TASK DESCRIPTION → Using the data below, work out how many lines contain the word "假如生活欺骗了你", then state that number without comment.

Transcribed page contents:
=======

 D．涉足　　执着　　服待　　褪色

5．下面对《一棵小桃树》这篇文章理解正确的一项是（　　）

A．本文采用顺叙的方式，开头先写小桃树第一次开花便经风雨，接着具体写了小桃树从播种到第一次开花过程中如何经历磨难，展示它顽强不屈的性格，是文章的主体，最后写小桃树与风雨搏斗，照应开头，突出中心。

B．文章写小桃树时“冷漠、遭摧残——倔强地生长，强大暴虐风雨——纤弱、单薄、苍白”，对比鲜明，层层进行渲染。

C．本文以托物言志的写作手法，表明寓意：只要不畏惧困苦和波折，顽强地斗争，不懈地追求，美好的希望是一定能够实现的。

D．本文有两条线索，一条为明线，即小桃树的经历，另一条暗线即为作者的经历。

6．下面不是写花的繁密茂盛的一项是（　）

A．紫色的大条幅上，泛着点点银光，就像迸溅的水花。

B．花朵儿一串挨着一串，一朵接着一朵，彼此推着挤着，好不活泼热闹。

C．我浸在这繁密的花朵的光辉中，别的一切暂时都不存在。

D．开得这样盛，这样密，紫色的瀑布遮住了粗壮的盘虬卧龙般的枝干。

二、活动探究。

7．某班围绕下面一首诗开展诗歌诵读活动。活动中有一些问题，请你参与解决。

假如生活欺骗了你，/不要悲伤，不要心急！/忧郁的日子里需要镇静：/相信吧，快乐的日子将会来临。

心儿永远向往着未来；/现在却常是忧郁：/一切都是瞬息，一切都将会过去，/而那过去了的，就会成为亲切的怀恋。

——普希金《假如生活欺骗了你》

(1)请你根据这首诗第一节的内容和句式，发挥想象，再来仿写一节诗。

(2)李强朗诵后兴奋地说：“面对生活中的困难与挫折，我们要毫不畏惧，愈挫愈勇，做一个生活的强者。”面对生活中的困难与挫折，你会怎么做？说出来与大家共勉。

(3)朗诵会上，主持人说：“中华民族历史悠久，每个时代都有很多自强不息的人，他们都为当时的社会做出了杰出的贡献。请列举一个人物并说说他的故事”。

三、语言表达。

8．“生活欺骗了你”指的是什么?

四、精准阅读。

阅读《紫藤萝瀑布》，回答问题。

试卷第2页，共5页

=======

RESPONSE AREA → 2